◆ **WRITTEN TASKS**
• 1. In the nanotechnology passage below, what did Winston Churchill say about buildings?
• 2. Please rewrite the paragraph of the nanotechnology passage that begins "That day is coming sooner" in shorter form, keeping its main facts.

◆ **DOCUMENT TEXT**
════════════════════

That day is coming sooner than we think. With its dawn will come new challenges and new relationships between people, buildings and environment. Today is the day to reflect and to discuss what those new challenges and relationships could be. Winston Churchill was not thinking about nanotechnology when he said we shape our buildings and our buildings shape us, but its power to transform us and our buildings brings new urgency to the shaping. Nanotechnology gives unprecedented power to the architects and engineers shaping our world, and the result could be buildings that shape us, as well as our relationships with each other and our environment, in ways that Churchill never could have envisioned.

════════════════════

◆ **DATASET EXCERPTS**
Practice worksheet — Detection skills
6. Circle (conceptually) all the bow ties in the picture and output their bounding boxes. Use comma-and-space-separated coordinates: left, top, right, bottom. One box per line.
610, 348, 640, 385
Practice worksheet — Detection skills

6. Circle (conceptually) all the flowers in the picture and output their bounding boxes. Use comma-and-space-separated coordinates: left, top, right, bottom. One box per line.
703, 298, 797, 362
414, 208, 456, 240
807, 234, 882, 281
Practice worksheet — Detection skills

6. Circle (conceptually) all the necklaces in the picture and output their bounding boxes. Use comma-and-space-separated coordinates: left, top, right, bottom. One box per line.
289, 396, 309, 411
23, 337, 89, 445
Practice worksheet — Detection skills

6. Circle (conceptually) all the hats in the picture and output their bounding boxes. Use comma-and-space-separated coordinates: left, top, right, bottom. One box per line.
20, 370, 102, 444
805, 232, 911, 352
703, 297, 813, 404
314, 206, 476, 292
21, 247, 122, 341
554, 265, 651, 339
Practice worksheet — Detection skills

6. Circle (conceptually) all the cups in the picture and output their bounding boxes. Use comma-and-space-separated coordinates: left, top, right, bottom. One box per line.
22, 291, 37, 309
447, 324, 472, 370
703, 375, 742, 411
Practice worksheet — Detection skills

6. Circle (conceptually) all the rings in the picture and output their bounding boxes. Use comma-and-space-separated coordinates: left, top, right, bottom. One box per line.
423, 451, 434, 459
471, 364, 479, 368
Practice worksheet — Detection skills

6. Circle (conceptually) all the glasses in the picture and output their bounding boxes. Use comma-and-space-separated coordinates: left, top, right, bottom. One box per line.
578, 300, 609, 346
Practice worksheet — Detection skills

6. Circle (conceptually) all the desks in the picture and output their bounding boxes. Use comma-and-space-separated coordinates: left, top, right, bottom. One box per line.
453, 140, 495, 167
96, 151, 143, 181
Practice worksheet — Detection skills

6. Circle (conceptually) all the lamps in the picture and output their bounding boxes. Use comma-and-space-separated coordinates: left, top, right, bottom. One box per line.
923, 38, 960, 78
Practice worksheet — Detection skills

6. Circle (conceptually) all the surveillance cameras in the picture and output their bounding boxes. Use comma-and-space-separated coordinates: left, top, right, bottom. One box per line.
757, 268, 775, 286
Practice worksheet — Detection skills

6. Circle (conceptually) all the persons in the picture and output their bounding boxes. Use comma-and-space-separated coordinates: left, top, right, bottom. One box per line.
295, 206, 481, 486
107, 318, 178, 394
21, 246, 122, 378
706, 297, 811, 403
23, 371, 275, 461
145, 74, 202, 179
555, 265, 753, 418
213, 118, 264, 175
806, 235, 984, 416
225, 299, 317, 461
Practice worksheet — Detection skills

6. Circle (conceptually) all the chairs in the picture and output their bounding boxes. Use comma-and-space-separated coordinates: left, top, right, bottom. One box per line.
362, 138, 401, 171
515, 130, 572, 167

════════════════════

◆ **RESULTS**
• 1. He said that we shape our buildings and our buildings shape us.

• 2. That day is near and will bring new challenges and new relationships between people, buildings and environment, which we should reflect on and discuss today. Churchill's remark that we shape our buildings and our buildings shape us was not about nanotechnology, but nanotechnology makes it more urgent. It gives architects and engineers unprecedented power, which could produce buildings that shape us, our relationships with each other and our environment in ways Churchill never could have envisioned.